Please copy every line from the records below that contains the string "States".

- Opening Delimiter -

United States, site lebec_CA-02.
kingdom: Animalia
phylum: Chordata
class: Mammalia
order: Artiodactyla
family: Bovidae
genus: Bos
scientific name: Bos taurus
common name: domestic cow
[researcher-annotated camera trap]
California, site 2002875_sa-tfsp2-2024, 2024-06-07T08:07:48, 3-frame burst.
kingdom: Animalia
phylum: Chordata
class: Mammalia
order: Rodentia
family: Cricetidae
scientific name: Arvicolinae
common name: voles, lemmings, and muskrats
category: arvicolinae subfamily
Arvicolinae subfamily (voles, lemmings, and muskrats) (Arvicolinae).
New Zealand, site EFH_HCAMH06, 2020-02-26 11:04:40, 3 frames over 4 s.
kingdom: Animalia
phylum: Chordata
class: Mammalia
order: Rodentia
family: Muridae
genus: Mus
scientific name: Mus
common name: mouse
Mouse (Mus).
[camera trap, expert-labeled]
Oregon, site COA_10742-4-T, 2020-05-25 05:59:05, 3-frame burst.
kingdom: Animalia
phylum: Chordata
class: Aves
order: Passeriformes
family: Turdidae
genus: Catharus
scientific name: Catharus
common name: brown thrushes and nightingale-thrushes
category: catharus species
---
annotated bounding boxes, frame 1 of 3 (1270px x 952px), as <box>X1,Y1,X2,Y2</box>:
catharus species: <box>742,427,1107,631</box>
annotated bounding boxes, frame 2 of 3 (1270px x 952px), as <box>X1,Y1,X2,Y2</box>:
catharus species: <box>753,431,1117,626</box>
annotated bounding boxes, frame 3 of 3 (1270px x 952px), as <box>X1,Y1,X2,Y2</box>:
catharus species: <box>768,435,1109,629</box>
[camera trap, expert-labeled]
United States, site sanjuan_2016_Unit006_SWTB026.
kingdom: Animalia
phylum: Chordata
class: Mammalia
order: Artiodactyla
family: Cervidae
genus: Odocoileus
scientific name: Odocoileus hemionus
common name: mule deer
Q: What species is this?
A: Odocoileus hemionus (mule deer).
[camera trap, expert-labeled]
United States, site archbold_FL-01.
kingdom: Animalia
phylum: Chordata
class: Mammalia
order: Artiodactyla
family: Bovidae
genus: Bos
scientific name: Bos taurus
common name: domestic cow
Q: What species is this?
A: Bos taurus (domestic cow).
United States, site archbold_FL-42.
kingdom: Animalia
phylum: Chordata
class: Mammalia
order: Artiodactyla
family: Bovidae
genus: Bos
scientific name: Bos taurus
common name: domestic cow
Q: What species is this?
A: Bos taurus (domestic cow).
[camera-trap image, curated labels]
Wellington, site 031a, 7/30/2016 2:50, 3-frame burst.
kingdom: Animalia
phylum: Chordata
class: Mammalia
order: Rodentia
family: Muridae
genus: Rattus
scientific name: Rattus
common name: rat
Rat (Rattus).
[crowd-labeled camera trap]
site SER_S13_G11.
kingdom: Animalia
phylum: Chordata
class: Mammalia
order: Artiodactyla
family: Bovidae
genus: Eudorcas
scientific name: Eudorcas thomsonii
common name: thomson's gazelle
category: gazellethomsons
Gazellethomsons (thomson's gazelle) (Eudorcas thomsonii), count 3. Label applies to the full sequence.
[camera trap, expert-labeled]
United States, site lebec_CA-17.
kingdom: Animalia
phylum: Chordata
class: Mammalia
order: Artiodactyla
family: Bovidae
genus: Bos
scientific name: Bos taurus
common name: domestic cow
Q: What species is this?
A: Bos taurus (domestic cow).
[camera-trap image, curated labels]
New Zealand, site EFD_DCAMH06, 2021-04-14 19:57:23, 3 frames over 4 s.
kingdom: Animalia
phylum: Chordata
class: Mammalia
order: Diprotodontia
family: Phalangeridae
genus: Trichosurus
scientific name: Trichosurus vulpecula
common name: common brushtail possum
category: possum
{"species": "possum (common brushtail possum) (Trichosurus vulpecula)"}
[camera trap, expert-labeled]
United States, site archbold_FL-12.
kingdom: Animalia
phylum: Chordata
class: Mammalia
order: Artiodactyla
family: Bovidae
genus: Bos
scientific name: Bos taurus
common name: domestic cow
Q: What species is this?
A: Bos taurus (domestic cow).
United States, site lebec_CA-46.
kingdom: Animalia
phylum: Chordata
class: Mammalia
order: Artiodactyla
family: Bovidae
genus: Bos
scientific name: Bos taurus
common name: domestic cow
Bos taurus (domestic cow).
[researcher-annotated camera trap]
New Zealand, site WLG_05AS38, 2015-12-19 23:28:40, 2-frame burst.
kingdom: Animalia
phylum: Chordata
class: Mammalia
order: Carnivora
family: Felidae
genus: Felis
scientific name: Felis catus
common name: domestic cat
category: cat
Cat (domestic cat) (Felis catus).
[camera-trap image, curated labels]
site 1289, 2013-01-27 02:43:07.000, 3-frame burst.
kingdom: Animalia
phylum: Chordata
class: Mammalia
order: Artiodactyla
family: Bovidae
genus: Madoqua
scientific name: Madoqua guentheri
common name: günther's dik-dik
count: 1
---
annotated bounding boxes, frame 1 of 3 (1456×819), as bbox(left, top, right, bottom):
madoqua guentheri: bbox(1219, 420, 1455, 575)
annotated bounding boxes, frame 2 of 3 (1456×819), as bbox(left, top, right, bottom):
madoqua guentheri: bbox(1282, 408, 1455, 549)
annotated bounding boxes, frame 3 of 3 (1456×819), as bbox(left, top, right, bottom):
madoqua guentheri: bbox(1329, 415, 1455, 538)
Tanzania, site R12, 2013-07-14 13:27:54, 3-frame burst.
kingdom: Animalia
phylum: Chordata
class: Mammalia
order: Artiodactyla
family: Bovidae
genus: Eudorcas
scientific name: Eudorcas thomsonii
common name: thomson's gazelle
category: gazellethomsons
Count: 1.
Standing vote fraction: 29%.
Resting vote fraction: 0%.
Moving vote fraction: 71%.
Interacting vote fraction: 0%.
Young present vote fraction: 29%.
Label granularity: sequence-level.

- Closing Delimiter -

* [WRITTEN SOLUTION]:
United States, site lebec_CA-02.
United States, site sanjuan_2016_Unit006_SWTB026.
United States, site archbold_FL-01.
United States, site archbold_FL-42.
United States, site lebec_CA-17.
United States, site archbold_FL-12.
United States, site lebec_CA-46.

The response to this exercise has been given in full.